The education building and chapel were added in 1967, followed by a child development center in 1999.

In 2006, St. John's paid $1.5 million for property on Fulton Street that included the former K-Town Furniture, which had closed in 2005 after 33 years in a former Winn Dixie building. Five years later, the church decided to tear down that building because getting there from the main building required crossing the street, and without an expensive upgrade, its foundation could not support youth activities and contemporary worship, both of which needed more space. Renovations were planned in the building that included the sanctuary and fellowship hall, and temporary locations for some activities and programs were needed. The church also voted to buy the Woodson Law Firm building at West Council and North Church Streets.
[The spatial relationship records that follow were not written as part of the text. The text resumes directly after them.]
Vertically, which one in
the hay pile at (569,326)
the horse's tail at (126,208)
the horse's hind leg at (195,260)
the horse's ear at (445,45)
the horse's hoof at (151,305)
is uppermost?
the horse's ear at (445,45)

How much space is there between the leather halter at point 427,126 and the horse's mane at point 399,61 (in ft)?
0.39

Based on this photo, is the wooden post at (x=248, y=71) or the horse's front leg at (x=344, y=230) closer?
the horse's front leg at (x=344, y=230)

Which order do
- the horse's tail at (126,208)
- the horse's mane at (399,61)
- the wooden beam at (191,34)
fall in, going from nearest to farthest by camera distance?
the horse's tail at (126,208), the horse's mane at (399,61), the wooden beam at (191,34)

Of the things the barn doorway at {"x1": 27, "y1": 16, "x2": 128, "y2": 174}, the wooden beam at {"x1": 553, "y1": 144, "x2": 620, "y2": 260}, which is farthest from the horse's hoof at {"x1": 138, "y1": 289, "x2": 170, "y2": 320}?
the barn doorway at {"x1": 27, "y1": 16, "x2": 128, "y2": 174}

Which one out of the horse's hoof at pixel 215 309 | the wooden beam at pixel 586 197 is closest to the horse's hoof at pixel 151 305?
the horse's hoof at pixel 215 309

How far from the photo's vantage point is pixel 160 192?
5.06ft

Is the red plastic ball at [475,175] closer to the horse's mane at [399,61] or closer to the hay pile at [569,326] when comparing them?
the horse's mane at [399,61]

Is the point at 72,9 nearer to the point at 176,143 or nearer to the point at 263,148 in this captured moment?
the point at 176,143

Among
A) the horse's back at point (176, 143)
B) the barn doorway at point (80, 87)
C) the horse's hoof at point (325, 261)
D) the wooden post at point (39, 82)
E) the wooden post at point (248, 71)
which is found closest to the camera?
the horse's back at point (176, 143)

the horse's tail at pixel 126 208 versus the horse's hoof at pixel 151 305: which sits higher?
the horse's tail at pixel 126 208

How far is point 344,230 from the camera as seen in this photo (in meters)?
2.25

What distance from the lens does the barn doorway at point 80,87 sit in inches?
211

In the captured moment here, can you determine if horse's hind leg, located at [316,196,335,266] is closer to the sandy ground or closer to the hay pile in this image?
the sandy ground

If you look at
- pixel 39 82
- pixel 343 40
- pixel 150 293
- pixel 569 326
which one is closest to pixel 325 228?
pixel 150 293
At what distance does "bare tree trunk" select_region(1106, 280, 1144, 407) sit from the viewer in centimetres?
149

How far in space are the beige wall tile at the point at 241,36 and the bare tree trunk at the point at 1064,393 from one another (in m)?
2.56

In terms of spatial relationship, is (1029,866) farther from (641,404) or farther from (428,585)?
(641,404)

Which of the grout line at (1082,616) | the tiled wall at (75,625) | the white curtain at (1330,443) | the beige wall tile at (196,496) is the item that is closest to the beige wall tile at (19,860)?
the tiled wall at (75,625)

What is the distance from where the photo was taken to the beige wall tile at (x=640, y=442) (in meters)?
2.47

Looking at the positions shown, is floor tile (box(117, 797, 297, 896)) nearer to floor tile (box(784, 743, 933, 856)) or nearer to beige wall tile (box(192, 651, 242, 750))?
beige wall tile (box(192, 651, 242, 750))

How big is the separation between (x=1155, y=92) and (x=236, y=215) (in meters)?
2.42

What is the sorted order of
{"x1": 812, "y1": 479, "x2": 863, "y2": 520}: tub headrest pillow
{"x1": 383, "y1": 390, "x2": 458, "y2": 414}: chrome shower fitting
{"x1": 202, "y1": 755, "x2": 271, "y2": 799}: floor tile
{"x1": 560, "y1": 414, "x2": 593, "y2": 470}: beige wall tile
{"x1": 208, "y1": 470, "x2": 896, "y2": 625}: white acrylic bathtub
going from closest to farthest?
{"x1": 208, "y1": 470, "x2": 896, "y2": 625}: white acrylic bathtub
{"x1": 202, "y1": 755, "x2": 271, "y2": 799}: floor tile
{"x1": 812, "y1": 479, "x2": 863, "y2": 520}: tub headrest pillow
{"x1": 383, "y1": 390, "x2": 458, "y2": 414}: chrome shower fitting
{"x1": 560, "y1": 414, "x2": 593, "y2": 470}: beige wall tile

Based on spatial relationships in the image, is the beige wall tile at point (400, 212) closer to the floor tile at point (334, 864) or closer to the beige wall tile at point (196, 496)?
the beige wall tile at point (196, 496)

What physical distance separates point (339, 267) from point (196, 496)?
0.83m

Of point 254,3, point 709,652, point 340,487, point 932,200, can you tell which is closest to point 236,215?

Groundbreaking for a $5.9 million youth and contemporary worship center took place February 16, 2014. The building was first used in August 2015 and dedicated September 12. Included were the Faith Center, which seated 350 and had a 20 x 12 ft screen. The high school space was called Fuel, named for a service station that once stood on part of the church site. The Well for middle school youth was at the site of a well in the center of the room.